Priya's routine is what "evidence-based and realistic" actually looks like. She doesn't need to add anything, she needs to stop over-medicating sleep and protect it instead.

References

  1. 1.Choi K, et al. (2022). Optimizing the time and dose of melatonin as a sleep-promoting drug: a systematic review of RCTs and dose–response meta-analysis. Journal of Pineal Research 73(1):e12985. DOI: 10.1111/jpi.12985. Link
  2. 2.Kodama S, et al. (2009). Cardiorespiratory fitness as a quantitative predictor of all-cause mortality and cardiovascular events. JAMA 301(19):2024–2035. PMID: 19454641. Link
  3. 3.Zaromskyte G, et al. (2021). Evaluating the leucine trigger hypothesis to explain the post-prandial regulation of muscle protein synthesis. Frontiers in Nutrition 8:685165. Link
  4. 4.van Vliet S, Burd NA, van Loon LJ (2015).
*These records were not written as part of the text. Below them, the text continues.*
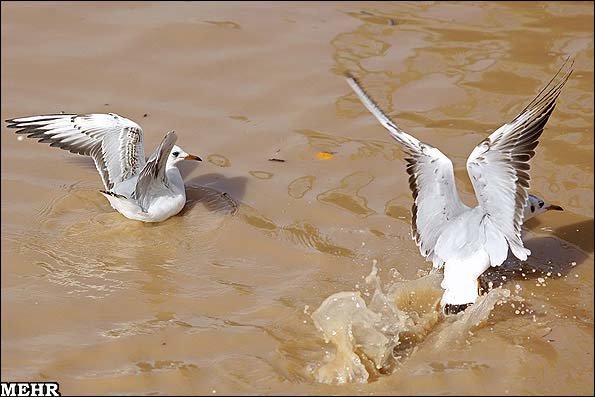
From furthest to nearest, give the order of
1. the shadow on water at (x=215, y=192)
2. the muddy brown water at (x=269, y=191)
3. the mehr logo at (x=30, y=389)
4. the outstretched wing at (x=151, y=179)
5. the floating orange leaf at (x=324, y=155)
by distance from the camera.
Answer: the floating orange leaf at (x=324, y=155) → the shadow on water at (x=215, y=192) → the outstretched wing at (x=151, y=179) → the muddy brown water at (x=269, y=191) → the mehr logo at (x=30, y=389)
The skeletal muscle anabolic response to plant- versus animal-based protein consumption. Journal of Nutrition 145(9):1981–1991. PMID: 26224750. Link

This article is for educational purposes only and is not medical advice. It is not a substitute for professional diagnosis, treatment, or the guidance of a qualified clinician. Always consult your physician before changing your diet, starting a fast, taking supplements, or beginning a new training or heat/cold protocol, especially if you are pregnant, breastfeeding, managing a medical condition, or taking medication.

A reminder: this is an illustrative composite routine analyzed by Qyra Research for education, not a real reader submission, and not individual medical advice. Talk to a clinician before changing medications, supplements, or training if you have any health condition.